Ma l’uscita della Moratti presenta diverse incoerenze anche rispetto al tema della distribuzione del vaccino. E non solo per il riferimento al pil, che ha suscitato le critiche più feroci. Innanzitutto, dal punto di vista formale ha poco senso chiedere al Commissario straordinario l’assegnazione delle dosi secondo criteri diversi da quelli stabiliti nel “Piano strategico”, perché Arcuri non ha il potere di discostarsi dalle linee guida presentate dal ministro della Salute Roberto Speranza e approvate dal Parlamento. Sul lato sostanziale, invece, il criterio della suddivisione delle dosi in base alla popolazione ha il pregio di essere semplice, intuitivo ed essere percepito come equo. Non a caso è quello che l’Unione europea ha usato per la ripartizione delle dosi tra gli stati membri, senza polemiche da parte di nessuno. Lo stesso si può dire per la lista delle priorità, che è più o meno simile in tutto il mondo: operatori sanitari, ospiti delle Rsa, over 80, persone con comorbidità e fragilità, lavoratori dei servizi essenziali e poi a scalare in base all’età. Discostarsi da questi criteri è possibile nel caso in cui ne vengano presentati altri che dimostrino un impatto maggiore sul benessere sociale. Ma che senso ha indicare come priorità “densità” e “zone colpite dal virus”? Se il primo criterio suggerisce una strategia che punta a ridurre la trasmissione del virus, il secondo che logica ha? Se usiamo il criterio della mobilità, magari le zone più colpite dal virus sono anche quelle dove ora la trasmissione è più bassa e dove l’immunizzazione naturale è più alta.

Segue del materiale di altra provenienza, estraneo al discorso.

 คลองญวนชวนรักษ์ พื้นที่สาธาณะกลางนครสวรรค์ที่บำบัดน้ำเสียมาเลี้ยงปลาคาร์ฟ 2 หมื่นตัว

Ciò che c’è di più ipocrita e scorretto non è tanto che la regione Lombardia chieda di cambiare i criteri della ripartizione regionale delle dosi, ma il fatto che poi la Lombardia applichi nel suo territorio esattamente le priorità stabilite dal governo: prima operatori sanitari, ospiti delle Rsa e anziani. Se fosse coerente, la Lombardia dovrebbe far vaccinare nella sua regione prima i giovani rispetto agli anziani (mobilità), prima Milano di Bergamo (reddito), prima la Brianza della Val Seriana (densità), ma anche prima Bergamo e la Val Seriana prima di qualsiasi altra area (zone colpite dal virus). In realtà i quattro parametri individuati dalla Moratti non seguono alcuna logica epidemiologica, ma indicano semplicemente l’identikit della Lombardia. La priorità è quindi, sinteticamente, “prima i lombardi”. E questo è un criterio tribale davvero inaccettabile e ingiustificabile.